(INSTRUCTIONS FOR THE TASK):
Extract the whole listing as it stands. Do not include the pictures.

(COLLECTED DATA):

^^^^^^^^

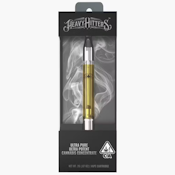 Heavy Hitters 2G Piff Cartridge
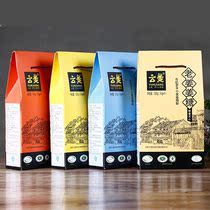 Yunjiang brand Luoping small ginger ginger ginger juice candy 200g bag paper bag five flavors optional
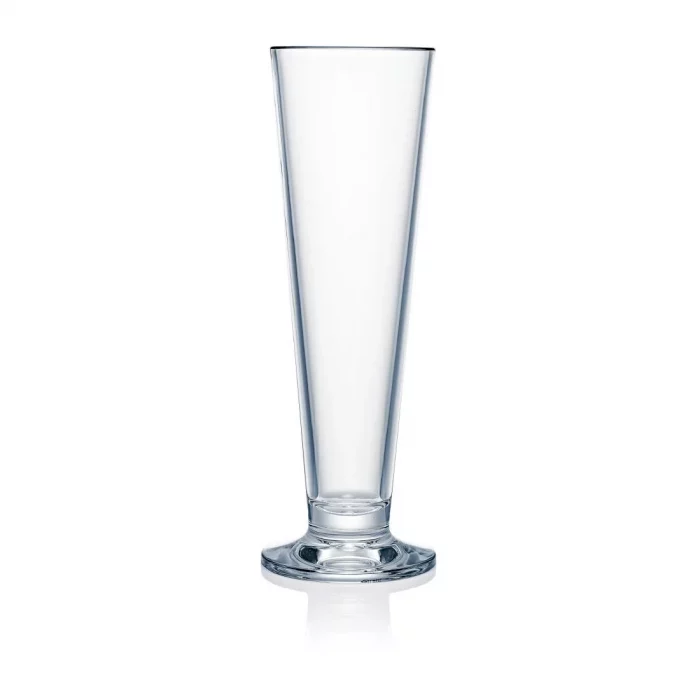 Steelite Design + Footed Pilsner 414ml (Box 12)(Direct) - Image 1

^^^^^^^^

(OUTPUT FOR THIS EXERCISE):
 Heavy Hitters 2G Piff Cartridge
 Yunjiang brand Luoping small ginger ginger ginger juice candy 200g bag paper bag five flavors optional
 Steelite Design + Footed Pilsner 414ml (Box 12)(Direct) - Image 1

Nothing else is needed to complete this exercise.